Amazon’s $700 million investment in electric OEM Rivian is a potential step by the retail giant to launch a mobility service that would supplement its delivery platform, said Grayson Brulte, a consultant with Brulte & Co. “I think it’s limitless where Amazon takes it,” Brulte told Auto Finance News. “There’s a lot of money to be made in niches. Do they bundle a mobility service with [Amazon] Prime? So now they’re moving individuals and goods at the same time, and the cost of delivery rapidly plummets. And the rides for the individual go down, as well, because it’s subsidizing the ride.”
It remains unclear as to how Rivian — which declined to comment — plans to finance its new fleet of vehicles to would-be consumers. Brulte noted that Amazon’s vast reach in the global market puts the company in a good position to fill that need. “Amazon can borrow money very cheaply. [The company] has an incredible ability to underwrite, if they so choose, or to partner with a bank — a Goldman Sachs or Bank of America — to underwrite at a very low percentage,” he said.
Besides, Amazon is already making loans to small businesses. “It’s not out of their wheelhouse,” Brulte said. “If you look at Amazon’s small business program, some of those loans are $35,000, $40,000, $50,000. That’s a comparable rate to a vehicle, similar metrics.”
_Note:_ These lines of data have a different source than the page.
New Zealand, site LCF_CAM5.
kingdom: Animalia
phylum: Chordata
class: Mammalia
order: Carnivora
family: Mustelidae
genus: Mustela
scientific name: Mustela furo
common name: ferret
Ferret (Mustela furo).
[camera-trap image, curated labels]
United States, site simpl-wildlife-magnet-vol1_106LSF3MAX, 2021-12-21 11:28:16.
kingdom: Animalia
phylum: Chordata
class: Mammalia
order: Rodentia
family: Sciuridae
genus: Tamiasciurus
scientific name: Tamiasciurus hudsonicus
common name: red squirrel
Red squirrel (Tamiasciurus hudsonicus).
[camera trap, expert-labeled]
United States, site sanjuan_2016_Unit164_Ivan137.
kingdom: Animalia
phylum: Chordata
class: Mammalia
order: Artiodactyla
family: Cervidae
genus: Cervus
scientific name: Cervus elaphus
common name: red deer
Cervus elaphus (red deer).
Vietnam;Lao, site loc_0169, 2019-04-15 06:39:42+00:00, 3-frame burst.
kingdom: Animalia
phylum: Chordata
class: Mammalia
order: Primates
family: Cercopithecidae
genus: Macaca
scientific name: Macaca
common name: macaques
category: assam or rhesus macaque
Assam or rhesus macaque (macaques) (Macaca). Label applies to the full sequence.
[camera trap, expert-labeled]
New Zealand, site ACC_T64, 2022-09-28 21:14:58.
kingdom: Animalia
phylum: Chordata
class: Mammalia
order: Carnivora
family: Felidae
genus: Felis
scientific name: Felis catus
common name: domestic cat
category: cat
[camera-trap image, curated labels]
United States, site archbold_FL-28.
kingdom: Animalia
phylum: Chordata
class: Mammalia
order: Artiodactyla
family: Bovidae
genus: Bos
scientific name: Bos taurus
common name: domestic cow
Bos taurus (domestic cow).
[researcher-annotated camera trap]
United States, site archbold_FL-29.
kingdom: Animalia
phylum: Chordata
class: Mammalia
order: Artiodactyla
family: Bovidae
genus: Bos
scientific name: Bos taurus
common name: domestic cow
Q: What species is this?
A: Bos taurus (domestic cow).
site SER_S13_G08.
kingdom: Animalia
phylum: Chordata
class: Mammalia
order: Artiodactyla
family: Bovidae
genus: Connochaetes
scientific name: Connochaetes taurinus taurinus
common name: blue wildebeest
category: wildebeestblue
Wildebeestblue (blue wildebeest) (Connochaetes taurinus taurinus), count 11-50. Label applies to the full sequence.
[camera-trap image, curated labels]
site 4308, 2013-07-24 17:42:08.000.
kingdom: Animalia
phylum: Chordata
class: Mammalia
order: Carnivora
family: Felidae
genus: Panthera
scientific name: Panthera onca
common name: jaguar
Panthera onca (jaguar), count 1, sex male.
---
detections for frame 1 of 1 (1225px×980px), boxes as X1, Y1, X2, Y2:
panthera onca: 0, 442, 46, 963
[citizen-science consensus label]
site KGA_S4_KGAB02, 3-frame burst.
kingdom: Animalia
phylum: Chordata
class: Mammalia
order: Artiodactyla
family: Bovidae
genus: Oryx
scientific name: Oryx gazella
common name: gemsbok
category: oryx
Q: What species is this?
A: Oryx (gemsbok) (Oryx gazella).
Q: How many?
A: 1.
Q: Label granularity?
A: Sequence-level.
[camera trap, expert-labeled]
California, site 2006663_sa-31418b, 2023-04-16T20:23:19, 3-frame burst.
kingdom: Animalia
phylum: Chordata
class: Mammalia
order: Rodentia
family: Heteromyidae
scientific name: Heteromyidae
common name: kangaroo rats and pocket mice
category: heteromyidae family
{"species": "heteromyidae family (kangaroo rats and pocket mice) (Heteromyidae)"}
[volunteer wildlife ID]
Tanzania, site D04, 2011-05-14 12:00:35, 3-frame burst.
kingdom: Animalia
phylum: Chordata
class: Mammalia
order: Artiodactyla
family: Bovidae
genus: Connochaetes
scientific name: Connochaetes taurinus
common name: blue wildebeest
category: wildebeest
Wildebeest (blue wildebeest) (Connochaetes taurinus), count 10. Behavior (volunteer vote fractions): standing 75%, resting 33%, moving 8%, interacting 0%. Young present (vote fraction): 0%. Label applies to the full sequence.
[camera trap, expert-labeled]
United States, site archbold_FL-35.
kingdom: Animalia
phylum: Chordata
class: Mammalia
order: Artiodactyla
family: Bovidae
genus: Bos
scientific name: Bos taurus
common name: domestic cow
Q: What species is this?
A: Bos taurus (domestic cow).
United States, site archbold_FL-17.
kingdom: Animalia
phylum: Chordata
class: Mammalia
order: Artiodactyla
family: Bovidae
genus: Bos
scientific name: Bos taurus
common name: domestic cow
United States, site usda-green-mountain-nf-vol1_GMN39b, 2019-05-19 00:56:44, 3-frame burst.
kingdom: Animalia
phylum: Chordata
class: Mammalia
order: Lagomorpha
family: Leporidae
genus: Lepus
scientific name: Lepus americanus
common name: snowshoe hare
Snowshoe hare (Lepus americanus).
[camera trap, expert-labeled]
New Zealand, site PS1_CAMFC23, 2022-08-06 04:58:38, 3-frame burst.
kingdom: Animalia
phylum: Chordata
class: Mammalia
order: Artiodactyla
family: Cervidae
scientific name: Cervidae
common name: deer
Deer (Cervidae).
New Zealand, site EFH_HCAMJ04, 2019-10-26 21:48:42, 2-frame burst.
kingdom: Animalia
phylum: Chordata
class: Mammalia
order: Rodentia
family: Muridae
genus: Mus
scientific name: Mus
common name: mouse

A question mark in the equation is whether Amazon would launch a mobility service or an autonomous mobility service, given that it invested in self-driving technology platform Aurora earlier this month. “You’re looking at a $250,000 to $400,000 underwriting,” he said. “Amazon has the balance sheet and the cash flow, which provides the company with the ability to borrow [money] to underwrite that.”